Page excerpt =>

—————

What is Solera Aging?

(Photo: Edouard Chassaign/Pexels)

Under the massive umbrella of rum, one style that you may come across is solera. Solera rum refers to the solera method of aging or ‘Sistema Solera’. This style is of Spanish origin which, in essence, is a type of blending. Traditionally, the process involves having multiple barrels – sometimes in a stack – ranging from very old to very young. As the oldest barrel of rum is depleted, the next oldest replenishes it, and so on, with the youngest being a new distillate. This is thought to infuse the younger rums with the flavors of the older ones, thereby keeping the blend consistent and continuing in perpetuity.  

The solera system is also used by many sherry and balsamic vinegar makers. It can be thought of similarly to sourdough bread because each time a part of the starter is used, it is replaced with fresh dough, thus extending the original starter and its flavor.  

Confusion With Solera Age

Solera rums receive some criticism because labels are often misleading. There is confusion over the actual age of the product because the oldest age on the label is not necessarily representative of what is in the bottle. The whiskey industry has taught consumers to equate age to value. However, blended whiskey is regulated to have the youngest spirit on the label. Some regions, like Barbados and Jamaica, also have this requirement for rum but this isn’t necessarily required for every other region which produces rum; of which there are many.

—————

Information supplied =>
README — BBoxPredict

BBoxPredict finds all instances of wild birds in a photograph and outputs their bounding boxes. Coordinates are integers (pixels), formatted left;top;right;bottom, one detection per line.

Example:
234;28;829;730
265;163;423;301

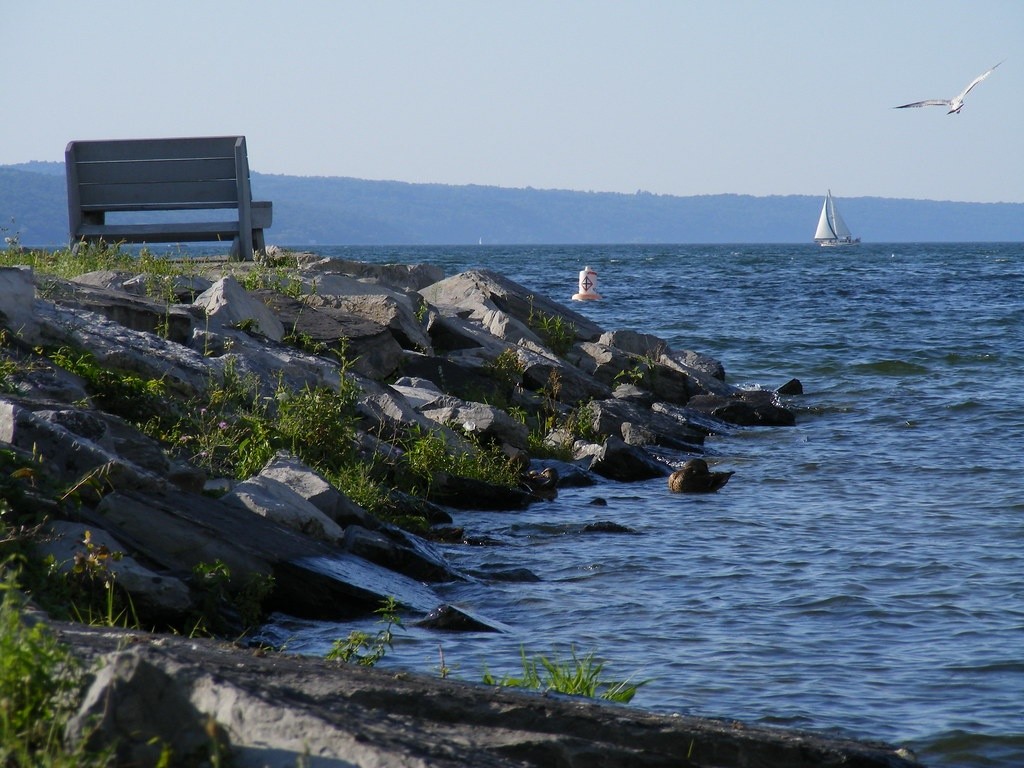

—————

Decide whether each statement below agrees with the text on solera aging. Answer yes or no, and quote the words from the text that settle it.
1. The solera method comes from Spain.
2. Every region that produces rum requires the youngest spirit's age on the label.
3. Some sherry makers use the solera system.

Completed exercise =>
1. Yes: "This style is of Spanish origin"
2. No: "this isn’t necessarily required for every other region which produces rum"
3. Yes: "The solera system is also used by many sherry and balsamic vinegar makers."